= Protector (trust) =

Person appointed to oversee a trustee in their administration of the trust

In trust law, a protector is a person appointed under the trust instrument to direct or restrain the trustees in relation to their administration of the trust.

Historically, the concept of a protector developed in offshore jurisdictions where settlors were (perhaps understandably) concerned about appointing a trust company in a small, distant country as sole trustee of an offshore trust which is to hold a great deal of the settlor's wealth. However, protectors now form a part of mainstream tax planning in most jurisdictions which recognise trusts.

There are a number of reasons that a settlor may wish to appoint a protector in relation to a trust:
- protectors allow a great degree of flexibility when dealing with changes in circumstances, including both factual circumstances (death, premature divorce, previously unknown children) and legal changes (any legal changes, but most frequently changes to applicable revenue laws);
- the settlor may be concerned that the trustee may not pay sufficient attention to his wishes;
- the settlor wishes certain powers to be withheld from the trustees; or
- the settlor wishes a third party to act as a main point of contact, between the beneficiaries and the trustees.

The powers vested in the protector vary both according to the proper law of the trust and the terms of the trust instrument. They include power to:
1. remove and appoint trustees;
2. approve a change of proper law;
3. approve the addition or removal of beneficiaries;
4. approve proposed trust distributions;
5. approve the appointment of an agent or adviser either generally or in relation to specific matters;
6. approve investment recommendations;
7. appoint replacement protectors; and
8. terminate the trust or approve the termination of the trust.

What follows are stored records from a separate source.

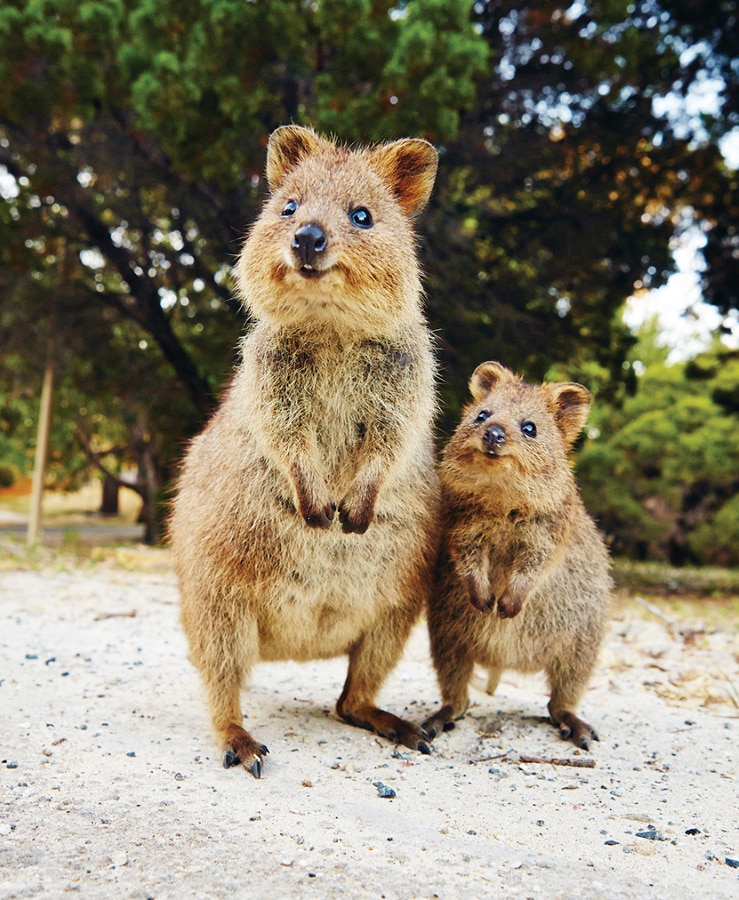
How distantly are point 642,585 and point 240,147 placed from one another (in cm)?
823

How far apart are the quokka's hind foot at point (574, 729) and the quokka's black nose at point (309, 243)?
2493 millimetres

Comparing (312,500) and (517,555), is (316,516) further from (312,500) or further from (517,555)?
(517,555)

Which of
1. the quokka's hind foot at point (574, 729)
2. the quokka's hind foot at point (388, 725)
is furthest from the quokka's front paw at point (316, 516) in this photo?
the quokka's hind foot at point (574, 729)

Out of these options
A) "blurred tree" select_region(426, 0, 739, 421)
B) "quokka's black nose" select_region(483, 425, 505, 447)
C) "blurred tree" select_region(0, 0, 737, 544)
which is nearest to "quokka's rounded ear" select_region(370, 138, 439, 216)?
"quokka's black nose" select_region(483, 425, 505, 447)

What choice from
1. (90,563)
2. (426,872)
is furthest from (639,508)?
(426,872)

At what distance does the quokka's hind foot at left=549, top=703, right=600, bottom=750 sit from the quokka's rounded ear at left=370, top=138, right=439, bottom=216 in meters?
2.46

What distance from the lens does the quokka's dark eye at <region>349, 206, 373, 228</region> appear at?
320 centimetres

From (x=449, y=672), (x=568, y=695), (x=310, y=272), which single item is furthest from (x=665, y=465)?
(x=310, y=272)

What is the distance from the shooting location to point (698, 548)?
706 inches

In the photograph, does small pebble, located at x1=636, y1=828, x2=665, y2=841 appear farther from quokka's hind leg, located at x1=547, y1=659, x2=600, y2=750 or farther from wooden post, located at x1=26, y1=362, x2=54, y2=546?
wooden post, located at x1=26, y1=362, x2=54, y2=546

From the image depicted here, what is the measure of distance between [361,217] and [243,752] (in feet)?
7.03

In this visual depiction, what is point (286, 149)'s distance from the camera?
366 cm

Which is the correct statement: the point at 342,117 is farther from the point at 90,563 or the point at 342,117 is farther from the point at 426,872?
the point at 426,872

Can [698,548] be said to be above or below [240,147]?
below
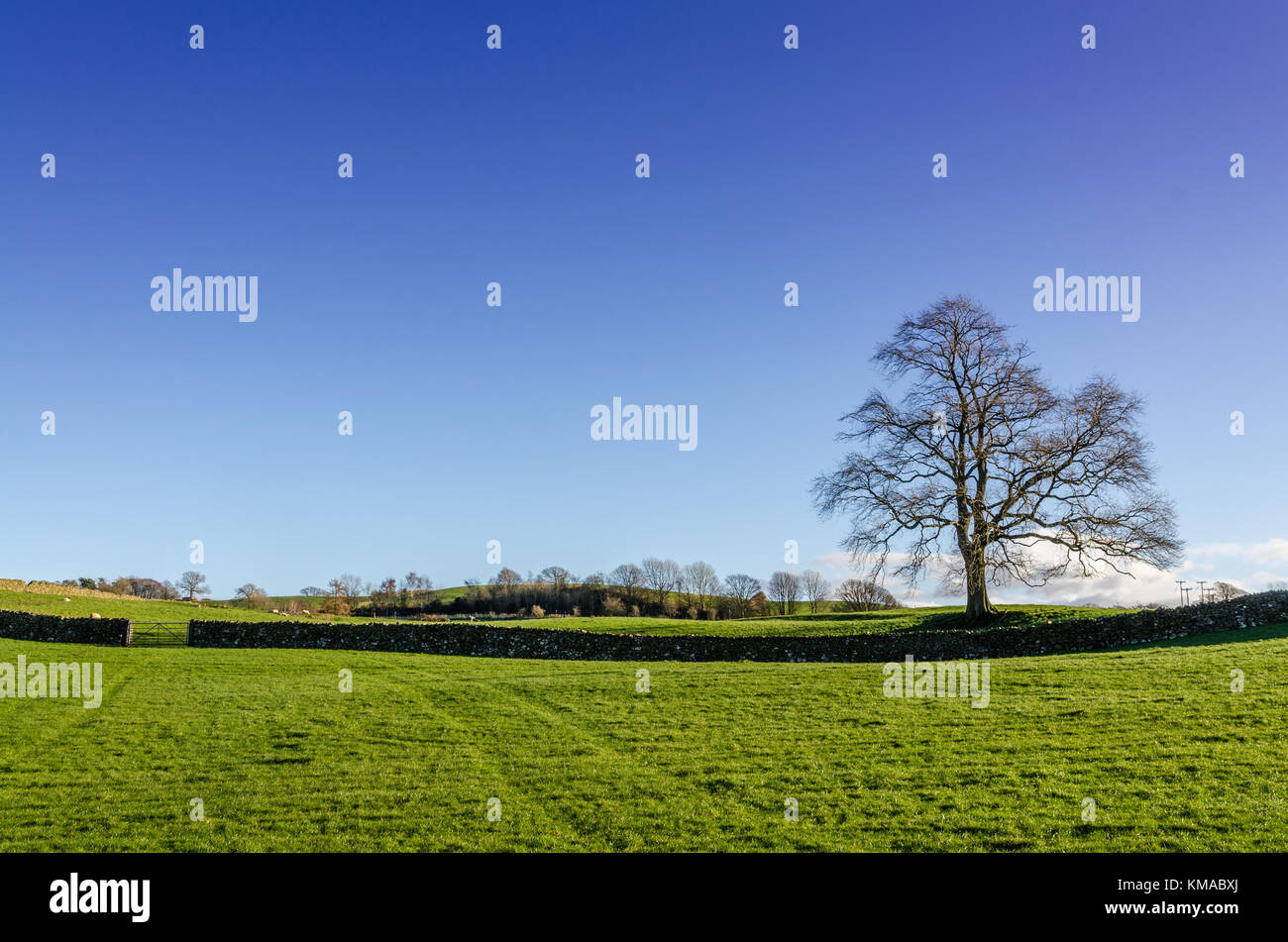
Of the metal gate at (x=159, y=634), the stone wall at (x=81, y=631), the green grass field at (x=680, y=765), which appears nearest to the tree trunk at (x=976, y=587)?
the green grass field at (x=680, y=765)

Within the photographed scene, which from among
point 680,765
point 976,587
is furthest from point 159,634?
point 976,587

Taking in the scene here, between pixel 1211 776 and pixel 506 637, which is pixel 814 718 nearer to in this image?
pixel 1211 776

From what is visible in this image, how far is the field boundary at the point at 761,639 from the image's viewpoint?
29828 millimetres

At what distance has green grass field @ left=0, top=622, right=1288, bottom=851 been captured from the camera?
1004cm

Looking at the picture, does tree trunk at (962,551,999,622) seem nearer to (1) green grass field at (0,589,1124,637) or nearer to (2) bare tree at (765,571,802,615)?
(1) green grass field at (0,589,1124,637)

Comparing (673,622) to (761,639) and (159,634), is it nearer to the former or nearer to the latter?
(761,639)

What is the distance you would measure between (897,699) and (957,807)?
8291 mm

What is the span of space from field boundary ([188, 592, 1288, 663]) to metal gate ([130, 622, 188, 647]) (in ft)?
2.47

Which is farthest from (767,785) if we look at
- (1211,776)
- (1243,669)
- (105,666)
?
(105,666)

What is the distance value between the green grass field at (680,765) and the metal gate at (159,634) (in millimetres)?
18237

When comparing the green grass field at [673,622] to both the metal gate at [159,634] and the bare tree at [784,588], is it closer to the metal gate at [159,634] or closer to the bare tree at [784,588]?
the metal gate at [159,634]

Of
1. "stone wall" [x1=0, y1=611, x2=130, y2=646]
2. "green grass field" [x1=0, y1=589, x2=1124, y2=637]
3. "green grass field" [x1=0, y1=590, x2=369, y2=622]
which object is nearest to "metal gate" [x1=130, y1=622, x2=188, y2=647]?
"stone wall" [x1=0, y1=611, x2=130, y2=646]

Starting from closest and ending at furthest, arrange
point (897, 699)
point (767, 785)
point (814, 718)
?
1. point (767, 785)
2. point (814, 718)
3. point (897, 699)
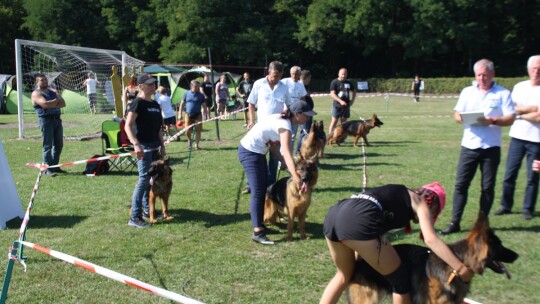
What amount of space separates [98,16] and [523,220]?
51.0 m

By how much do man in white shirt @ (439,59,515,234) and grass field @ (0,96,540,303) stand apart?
0.48 meters

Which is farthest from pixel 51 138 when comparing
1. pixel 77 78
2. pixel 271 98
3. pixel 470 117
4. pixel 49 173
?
pixel 77 78

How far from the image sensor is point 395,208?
9.36 feet

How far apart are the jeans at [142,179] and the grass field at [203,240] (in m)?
0.26

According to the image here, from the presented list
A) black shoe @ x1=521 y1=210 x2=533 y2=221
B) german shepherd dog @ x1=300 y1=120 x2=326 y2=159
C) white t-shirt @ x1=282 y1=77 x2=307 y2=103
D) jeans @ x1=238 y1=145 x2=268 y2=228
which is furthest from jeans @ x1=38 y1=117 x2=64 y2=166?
black shoe @ x1=521 y1=210 x2=533 y2=221

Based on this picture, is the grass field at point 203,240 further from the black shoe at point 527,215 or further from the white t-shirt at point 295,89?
the white t-shirt at point 295,89

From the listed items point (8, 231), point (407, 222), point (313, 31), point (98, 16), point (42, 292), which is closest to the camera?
point (407, 222)

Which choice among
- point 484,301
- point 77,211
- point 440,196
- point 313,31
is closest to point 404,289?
point 440,196

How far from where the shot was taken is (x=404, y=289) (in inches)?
115

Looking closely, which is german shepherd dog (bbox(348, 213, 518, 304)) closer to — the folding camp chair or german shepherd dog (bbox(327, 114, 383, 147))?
the folding camp chair

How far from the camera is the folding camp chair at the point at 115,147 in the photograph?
31.0ft

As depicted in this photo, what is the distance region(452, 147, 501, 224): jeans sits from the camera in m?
5.13

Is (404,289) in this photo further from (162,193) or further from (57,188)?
(57,188)

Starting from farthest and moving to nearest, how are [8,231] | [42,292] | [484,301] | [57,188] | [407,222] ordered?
1. [57,188]
2. [8,231]
3. [42,292]
4. [484,301]
5. [407,222]
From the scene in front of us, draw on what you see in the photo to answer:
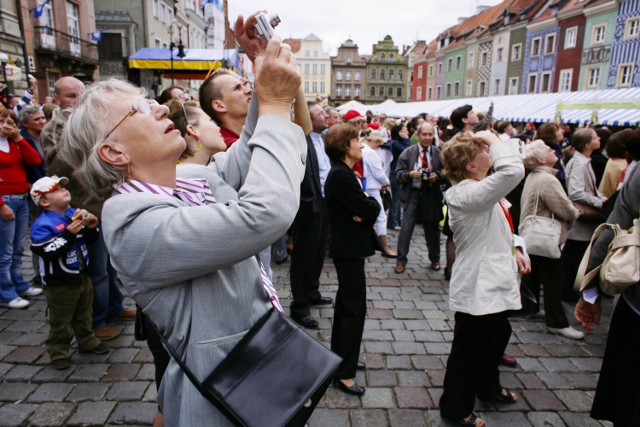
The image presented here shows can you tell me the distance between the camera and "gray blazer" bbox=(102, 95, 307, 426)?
1036 mm

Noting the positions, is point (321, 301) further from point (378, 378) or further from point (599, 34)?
point (599, 34)

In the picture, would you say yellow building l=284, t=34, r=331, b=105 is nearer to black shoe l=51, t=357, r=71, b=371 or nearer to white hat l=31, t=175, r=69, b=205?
white hat l=31, t=175, r=69, b=205

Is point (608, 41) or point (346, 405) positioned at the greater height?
point (608, 41)

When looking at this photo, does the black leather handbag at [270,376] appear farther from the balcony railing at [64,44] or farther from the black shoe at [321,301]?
the balcony railing at [64,44]

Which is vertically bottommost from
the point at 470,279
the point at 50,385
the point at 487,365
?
the point at 50,385

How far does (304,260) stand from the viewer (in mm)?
4570

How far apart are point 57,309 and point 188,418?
2.87 meters

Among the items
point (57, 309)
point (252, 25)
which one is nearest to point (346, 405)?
point (57, 309)

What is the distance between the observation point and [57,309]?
138 inches

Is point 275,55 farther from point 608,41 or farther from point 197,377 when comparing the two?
point 608,41

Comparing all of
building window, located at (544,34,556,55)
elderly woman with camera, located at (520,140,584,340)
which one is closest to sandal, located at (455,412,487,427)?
elderly woman with camera, located at (520,140,584,340)

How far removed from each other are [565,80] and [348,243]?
3665 centimetres

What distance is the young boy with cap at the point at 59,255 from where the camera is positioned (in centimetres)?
345

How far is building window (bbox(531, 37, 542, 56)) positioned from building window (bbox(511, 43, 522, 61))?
1.59 meters
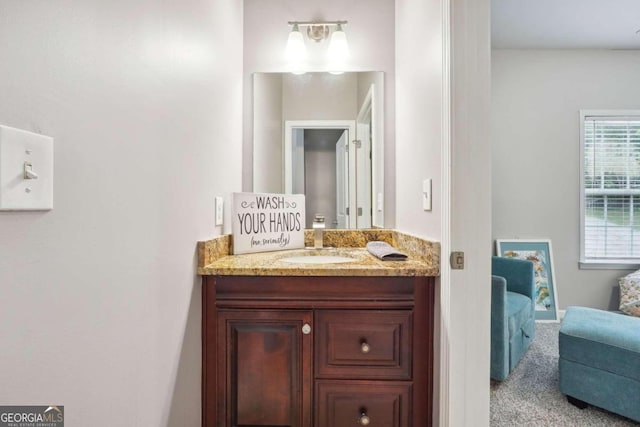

Conceptually many commentators have difficulty with the idea of a protector, as this undermines the role which in law has historically been fulfilled by the trustees. As protectors are a relatively recent innovation in trust law, case law is scant. Is it not even clear if as a matter a law a protector would owe fiduciary duties to the beneficiaries (although in practice, many trust instruments expressly state that they shall).

It is sometimes suggested that where the protector is too close to the beneficial interest in the trust (for example, if the protectors have power to confer benefits upon themselves, directly or indirectly) this may destroy the essential nature of the trust. If the protector has power to grant beneficial interests in the trust fund to the settlor, this may have disastrous tax consequences in some jurisdictions.